The irresistible rise of the selfie

We love new names for things so in recent years taking a photo of yourself which used to be called `taking a photo of yourself `has become known as a `selfie`. These pictures started in earnest when cameras were included in smartphones whereas before you had to go to the trouble of buying a digital camera. Now we all carry one with us so the temptation to snap ourselves has become irresistible. Once upon a time photos of ourselves used to be for posterity, to remember significant moments in our lives and people generally only took them at a particular occasion. Weddings and christenings are obvious examples as well as things like gigs, parties and public events. As a result most older people have wallets of photos lurking in a cupboard somewhere; these are almost always posed and look a bit awkward.
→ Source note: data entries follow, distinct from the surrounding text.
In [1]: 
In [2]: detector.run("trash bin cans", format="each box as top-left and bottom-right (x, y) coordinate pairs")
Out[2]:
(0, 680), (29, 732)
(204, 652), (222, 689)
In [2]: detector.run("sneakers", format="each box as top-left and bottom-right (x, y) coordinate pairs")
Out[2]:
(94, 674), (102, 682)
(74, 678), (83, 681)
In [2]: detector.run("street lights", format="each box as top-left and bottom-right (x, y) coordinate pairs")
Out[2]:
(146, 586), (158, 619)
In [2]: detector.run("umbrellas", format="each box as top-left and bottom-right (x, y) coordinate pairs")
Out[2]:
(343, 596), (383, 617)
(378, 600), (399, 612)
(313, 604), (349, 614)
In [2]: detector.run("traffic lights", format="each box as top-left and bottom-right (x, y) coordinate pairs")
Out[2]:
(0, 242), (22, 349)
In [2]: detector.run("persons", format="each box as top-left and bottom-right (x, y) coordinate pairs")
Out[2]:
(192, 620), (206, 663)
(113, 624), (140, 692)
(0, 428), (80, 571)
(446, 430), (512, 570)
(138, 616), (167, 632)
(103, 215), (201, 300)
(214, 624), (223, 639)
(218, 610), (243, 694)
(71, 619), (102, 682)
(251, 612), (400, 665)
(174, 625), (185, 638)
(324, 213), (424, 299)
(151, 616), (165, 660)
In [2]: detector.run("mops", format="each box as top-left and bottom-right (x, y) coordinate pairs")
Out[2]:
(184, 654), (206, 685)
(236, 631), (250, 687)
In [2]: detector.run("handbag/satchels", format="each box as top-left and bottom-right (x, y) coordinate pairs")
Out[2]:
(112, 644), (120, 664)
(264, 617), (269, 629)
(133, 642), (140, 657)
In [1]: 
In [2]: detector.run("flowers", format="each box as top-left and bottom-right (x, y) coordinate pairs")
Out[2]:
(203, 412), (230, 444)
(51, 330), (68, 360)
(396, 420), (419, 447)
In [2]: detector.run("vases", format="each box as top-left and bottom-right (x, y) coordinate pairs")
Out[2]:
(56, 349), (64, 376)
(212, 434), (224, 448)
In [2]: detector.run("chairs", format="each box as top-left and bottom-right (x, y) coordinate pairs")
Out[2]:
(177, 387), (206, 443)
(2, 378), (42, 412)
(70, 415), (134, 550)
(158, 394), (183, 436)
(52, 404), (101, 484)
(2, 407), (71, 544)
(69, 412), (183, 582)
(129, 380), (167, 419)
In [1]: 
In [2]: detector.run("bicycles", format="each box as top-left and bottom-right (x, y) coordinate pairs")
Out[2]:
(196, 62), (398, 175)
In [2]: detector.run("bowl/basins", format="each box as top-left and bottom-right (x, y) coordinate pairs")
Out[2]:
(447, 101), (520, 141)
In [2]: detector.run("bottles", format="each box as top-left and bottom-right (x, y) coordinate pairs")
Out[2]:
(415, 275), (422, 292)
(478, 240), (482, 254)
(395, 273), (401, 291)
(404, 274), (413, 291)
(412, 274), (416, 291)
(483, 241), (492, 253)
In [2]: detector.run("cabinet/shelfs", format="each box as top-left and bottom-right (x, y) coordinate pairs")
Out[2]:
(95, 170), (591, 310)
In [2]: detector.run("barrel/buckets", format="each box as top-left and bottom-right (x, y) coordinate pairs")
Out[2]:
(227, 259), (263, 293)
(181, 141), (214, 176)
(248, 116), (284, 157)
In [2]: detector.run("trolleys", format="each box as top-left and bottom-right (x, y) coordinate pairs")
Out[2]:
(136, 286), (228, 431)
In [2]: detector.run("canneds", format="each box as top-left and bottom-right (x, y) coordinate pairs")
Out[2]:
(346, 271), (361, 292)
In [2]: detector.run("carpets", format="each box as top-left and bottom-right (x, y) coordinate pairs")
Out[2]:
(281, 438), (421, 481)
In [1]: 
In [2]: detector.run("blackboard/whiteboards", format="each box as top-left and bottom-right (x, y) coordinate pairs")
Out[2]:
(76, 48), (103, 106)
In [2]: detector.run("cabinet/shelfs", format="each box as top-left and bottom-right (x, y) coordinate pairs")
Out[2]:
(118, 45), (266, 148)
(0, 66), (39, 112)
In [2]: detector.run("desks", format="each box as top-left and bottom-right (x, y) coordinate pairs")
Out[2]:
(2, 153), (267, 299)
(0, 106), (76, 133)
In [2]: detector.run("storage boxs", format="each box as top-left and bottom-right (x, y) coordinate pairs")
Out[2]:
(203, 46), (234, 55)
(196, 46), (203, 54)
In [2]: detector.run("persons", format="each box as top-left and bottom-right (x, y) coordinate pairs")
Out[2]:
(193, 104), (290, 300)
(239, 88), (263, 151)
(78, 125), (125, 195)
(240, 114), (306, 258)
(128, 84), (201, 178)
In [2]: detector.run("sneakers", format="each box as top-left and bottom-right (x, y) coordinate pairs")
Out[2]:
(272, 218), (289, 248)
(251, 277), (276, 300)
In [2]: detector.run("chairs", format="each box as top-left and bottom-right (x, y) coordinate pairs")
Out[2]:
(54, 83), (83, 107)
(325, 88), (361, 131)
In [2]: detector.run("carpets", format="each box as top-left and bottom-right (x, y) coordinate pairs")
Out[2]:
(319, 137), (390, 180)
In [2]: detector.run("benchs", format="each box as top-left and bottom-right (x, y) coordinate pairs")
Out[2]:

In previous decades it had to be this way because there was a commonly held belief that you could only photograph your family if they stood still, otherwise there would be blurry indistinct results. 

Few photos taken before the age of the selfie look spontaneous as a result. Even party photos have that staged look. Somehow even the most staged selfie- now beloved of celebrities as in last week’s Oscars- seem more natural and exuberant than most old photos do. One of the things about those old holiday or party snaps is that people used to want to take them to avoid being on the photos themselves. There was always someone who’d happily volunteer to take the photos because secretly they didn’t want to be in them. It never occurred to anyone it seems that back in the old days you could easily have taken a selfie by holding the camera the way we now hold a phone to take a photo. 
People who took photos were just not in them and didn’t want / expect to be. Nowadays people do want to be in photos either on their own or with others and it doesn’t stop there. We must put these photos on multiple platforms like Twitter, Instagram and Facebook. Have we become more self- obsessed or is it just a novelty? Many of these selfies don’t actually tell people anything about ourselves and do not seem to be particularly aimed at keeping memories for the future- and some of them are regretted later on- but to celebrate the Now. They represent the final stage in current generations becoming the most photographed, recorded and archived in history. Whenever historians of the future come to chronicle the social lives of the 21st century their work will be easy enough given the multiple digital trails we’ll all be leaving.
The word `selfie` was apparently first coined by an Australian around 2002 and became commonplace in the middle of the last decade on photo specific sites such as Flickr and My Space. It was the rise of Twitter and smartphones that brought it into wider use so that now everyone pretty much knows the word. Initially most selfies consisted of an arm’s length photo typically with the subject looking upwards. Many early examples appear to give people larger heads than they might actually have. Nowadays they have become more casual with an increasing number of group selfies which I suppose should technically be called something else but nobody seems to have come up with anything other than group selfie which is rather a contradiction. 
`Selfie` was added to the Oxford English Dictionary last year and also won `Word of the Year` though it is not clear who might have picked up the award! Whoever did I’m sure they took a quick selfie to remember it by.


1 comment:

  1. I think the real rise of the selfie is even more recent than the smartphone - it is when most phones were fitted with a second, forward-facing camera intended for video chats; prior to that phones were just used to break the engagement with what was going on around us rather than to enhance our connection with our own egos.